Nepram, an indigenous scholar, author, and human rights activist, visited UCSB to give a talk on global conflict and its impact on indigenous communities worldwide. The event concluded with a Q&A session with Professor Anshu Malhotra of the Global Studies Department.

Nepram is from Manipur, a region of northeast India home to 39 diverse indigenous groups – and South Asia’s longest running conflict.

“It should be a National Geographer’s paradise,” said Nepram on the rich culture and biodiversity of Manipur. Instead, it is heavily militarized. “Everything stops around 3 or 4 o’clock p.m. Only wild dogs and military remain.”

May of 2023 marked the beginning of the current conflict between two northeast Indian ethnic groups, the Meitei and the Kuki. But Nepram said the conflict goes deeper than just intergroup ethnic violence. The root of the issue, she explained, is a lucrative arms trade and unregulated weapon supply in the region. Specifically, 58 types of weapons, from armed drones to American M-16s, are being funneled in by 13 different countries.

“War profits, peace doesn’t,” said Nepram. “If we lose our lives, our limbs, our homes in this conflict, some people will be laughing their way to the bank.”

Binalakshmi Nepram, human rights defender and indigenous scholar and author. Photo credit: Hadi Nasiri

Yet the profits only reach a select few. Though there is a wealth of resources in the region, 30 to 40% of Manipur’s citizens live below the poverty line. Obtaining a respectable job requires bribery, and corruption runs rampant in the political process. According to Nepram, people are “living for survival.”

Nepram also discussed the prevalence of violence against women throughout the conflict. Sexual violence and trafficking has increased in the region, targeting both women and children. Women are routinely brutalized in the streets, Nepram said.

But they have also resisted.

Nepram said that Manipur has “a very strong feminist history.” Women and mothers have played an extraordinary role in peacemaking, she said. Manipuri women patrol the streets with bamboo torches to protect their children and each other. They hold the Ima Market, a 500-year-old women’s-only market that offers a safe space amidst the conflict. After the rape and murder of Thangjam Manorama, a 31-year-old indigenous woman, a collective of mothers engaged in a baren body protest to expose these violent acts.

Nepram stressed these are not isolated incidents.

“The issue of Manipur is not happening in Manipur alone,” said Nepram. “We are in a pivotal moment in history.” This is where her work, and the work of countless indigenous women around the globe, comes in.
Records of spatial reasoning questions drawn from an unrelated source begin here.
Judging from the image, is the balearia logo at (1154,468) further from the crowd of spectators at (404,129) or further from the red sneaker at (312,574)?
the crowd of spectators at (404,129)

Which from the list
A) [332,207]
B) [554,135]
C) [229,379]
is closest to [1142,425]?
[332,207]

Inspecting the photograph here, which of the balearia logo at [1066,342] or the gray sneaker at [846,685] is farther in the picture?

In 2010, the Northeast India Women Initiative for Peace was launched, an alliance of women’s groups advocating for peace, designed to ensure that women have a place in the peace process. This led to the first northeast Indian female peace congregation, Nepram said. There, the women drafted a national action plan on women, peace, and security.
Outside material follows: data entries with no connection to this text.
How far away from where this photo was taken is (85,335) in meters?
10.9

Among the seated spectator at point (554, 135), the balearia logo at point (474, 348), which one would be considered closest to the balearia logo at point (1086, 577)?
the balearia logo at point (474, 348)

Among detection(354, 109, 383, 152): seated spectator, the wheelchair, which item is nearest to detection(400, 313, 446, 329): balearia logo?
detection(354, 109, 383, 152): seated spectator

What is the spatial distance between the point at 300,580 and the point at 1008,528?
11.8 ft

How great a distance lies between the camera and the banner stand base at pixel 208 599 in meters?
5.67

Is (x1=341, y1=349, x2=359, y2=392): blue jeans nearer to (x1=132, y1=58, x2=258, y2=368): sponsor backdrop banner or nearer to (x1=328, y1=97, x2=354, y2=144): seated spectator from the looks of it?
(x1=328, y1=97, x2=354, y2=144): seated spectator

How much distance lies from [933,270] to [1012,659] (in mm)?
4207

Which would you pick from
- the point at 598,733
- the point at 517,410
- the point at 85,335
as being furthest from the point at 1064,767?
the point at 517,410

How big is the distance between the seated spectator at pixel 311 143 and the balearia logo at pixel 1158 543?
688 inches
Nepram herself has founded three organizations that prioritize women in the peacemaking process: the Manipur Gun Survivors Network, the Control Arms Foundation of India, and the Global Alliance of indigenous Peoples, Gender Justice, and Peace. She plans to continue her work and extend it to indigenous communities affected by violence around the world.

“Our quest for peace is greater than your thirst for war,” she said. “As long as we exist, we will fight.”